▸ WHAT THE EXERCISE ASKS
Copy out each line in the rows below that contains the string "woman". Case counts, so a capitalized form does not match.

▸ DATASET RECORDS
-- -- --
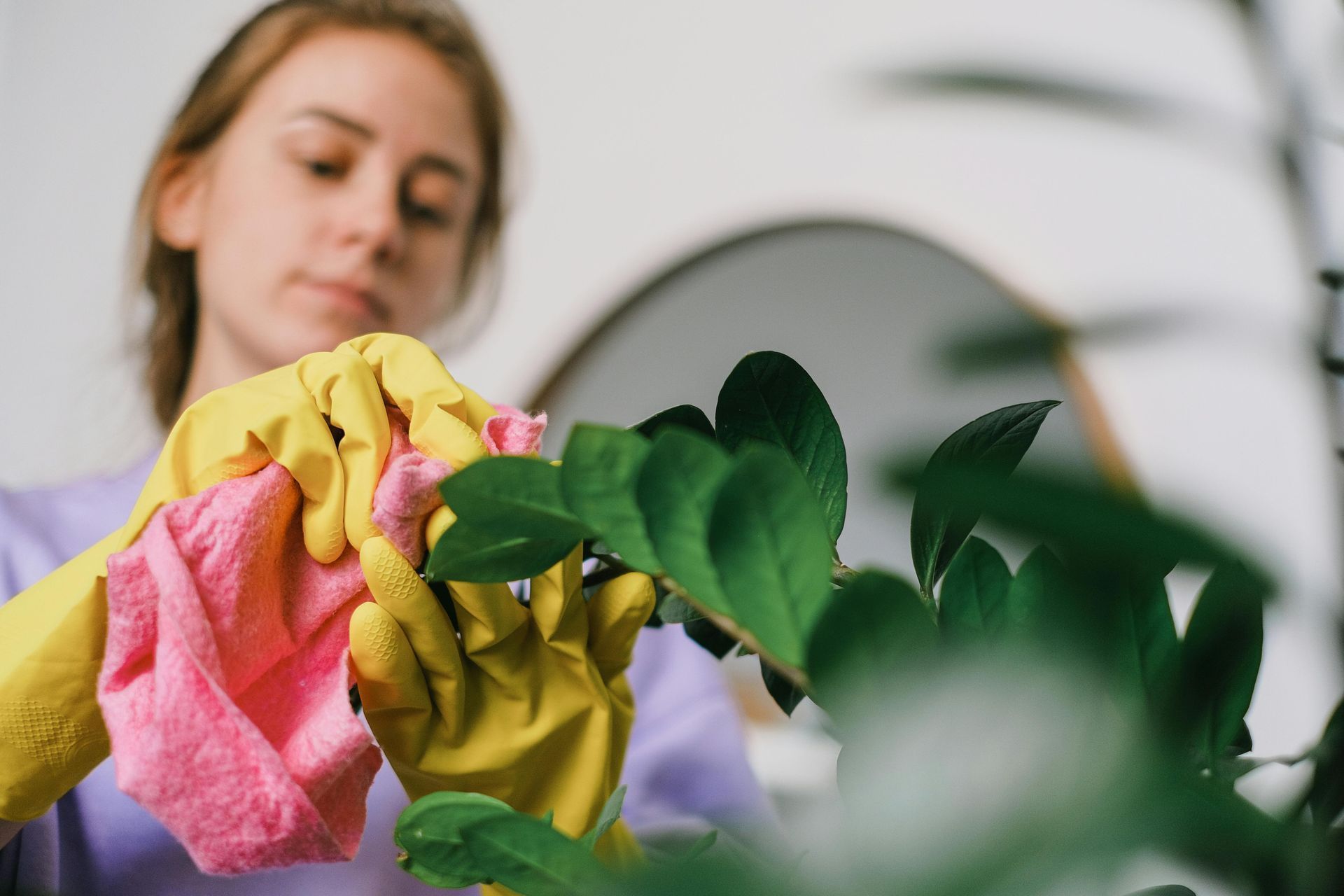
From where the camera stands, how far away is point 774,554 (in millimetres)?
144

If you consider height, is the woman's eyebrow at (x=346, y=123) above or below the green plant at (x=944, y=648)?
above

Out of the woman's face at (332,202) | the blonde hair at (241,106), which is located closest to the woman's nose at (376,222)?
the woman's face at (332,202)

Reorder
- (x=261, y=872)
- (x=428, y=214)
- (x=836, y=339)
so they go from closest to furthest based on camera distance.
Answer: (x=261, y=872), (x=836, y=339), (x=428, y=214)

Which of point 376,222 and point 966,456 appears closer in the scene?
point 966,456

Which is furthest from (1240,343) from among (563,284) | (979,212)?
(563,284)

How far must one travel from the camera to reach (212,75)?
1.17 metres

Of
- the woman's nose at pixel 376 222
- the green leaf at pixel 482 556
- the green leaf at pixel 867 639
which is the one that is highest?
the woman's nose at pixel 376 222

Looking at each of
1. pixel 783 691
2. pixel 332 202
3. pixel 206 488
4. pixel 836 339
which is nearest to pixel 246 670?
pixel 206 488

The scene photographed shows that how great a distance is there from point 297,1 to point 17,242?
669 millimetres

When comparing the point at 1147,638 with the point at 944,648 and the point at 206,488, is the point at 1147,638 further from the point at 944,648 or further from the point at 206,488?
the point at 206,488

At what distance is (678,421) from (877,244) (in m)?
0.75

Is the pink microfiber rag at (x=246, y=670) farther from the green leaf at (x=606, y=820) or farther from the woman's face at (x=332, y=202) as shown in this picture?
the woman's face at (x=332, y=202)

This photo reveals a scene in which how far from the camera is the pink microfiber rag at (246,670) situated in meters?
0.24

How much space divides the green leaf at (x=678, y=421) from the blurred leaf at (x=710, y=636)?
73mm
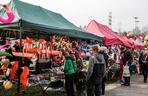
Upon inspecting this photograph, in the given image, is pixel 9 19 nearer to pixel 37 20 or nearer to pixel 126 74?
pixel 37 20

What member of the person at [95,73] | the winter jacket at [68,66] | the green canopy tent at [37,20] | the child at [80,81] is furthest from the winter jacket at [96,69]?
the green canopy tent at [37,20]

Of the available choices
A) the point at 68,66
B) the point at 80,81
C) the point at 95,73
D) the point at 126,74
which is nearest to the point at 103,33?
the point at 126,74

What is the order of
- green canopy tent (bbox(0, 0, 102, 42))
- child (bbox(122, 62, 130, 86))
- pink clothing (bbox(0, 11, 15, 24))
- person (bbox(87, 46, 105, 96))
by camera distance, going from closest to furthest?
1. person (bbox(87, 46, 105, 96))
2. green canopy tent (bbox(0, 0, 102, 42))
3. pink clothing (bbox(0, 11, 15, 24))
4. child (bbox(122, 62, 130, 86))

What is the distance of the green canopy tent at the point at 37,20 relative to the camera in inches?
526

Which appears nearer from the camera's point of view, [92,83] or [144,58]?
[92,83]

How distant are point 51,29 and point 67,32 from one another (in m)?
1.63

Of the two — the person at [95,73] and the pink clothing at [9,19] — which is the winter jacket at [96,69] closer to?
the person at [95,73]

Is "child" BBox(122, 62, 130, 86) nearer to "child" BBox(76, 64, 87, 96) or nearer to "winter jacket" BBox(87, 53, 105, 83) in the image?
"child" BBox(76, 64, 87, 96)

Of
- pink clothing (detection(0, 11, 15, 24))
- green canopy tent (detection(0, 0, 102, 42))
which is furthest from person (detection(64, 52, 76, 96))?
pink clothing (detection(0, 11, 15, 24))

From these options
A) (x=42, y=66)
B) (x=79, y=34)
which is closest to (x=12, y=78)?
(x=79, y=34)

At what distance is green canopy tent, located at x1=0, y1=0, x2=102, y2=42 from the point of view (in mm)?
13367

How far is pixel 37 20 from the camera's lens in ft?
56.3

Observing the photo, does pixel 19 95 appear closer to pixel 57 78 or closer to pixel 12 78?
pixel 12 78

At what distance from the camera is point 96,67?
40.9 ft
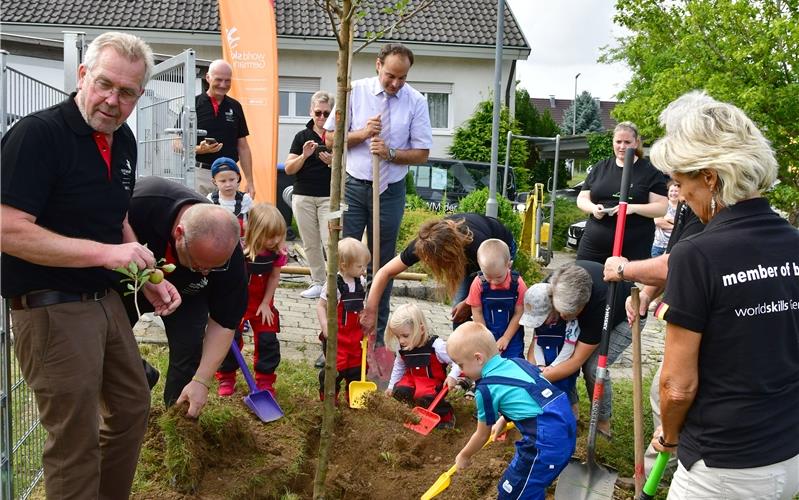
-- -- --
▸ COMPLETE OUTPUT
If you consider height, is the woman's eyebrow at (x=346, y=123) above or below the green plant at (x=944, y=648)?
Out of the woman's face at (332,202) | the blonde hair at (241,106), which is located closest to the woman's nose at (376,222)?
the woman's face at (332,202)
- the woman's nose at pixel 376 222
the woman's nose at pixel 376 222
Is the pink microfiber rag at (x=246, y=670) farther from the green leaf at (x=606, y=820) or farther from the woman's face at (x=332, y=202) as shown in this picture?
the woman's face at (x=332, y=202)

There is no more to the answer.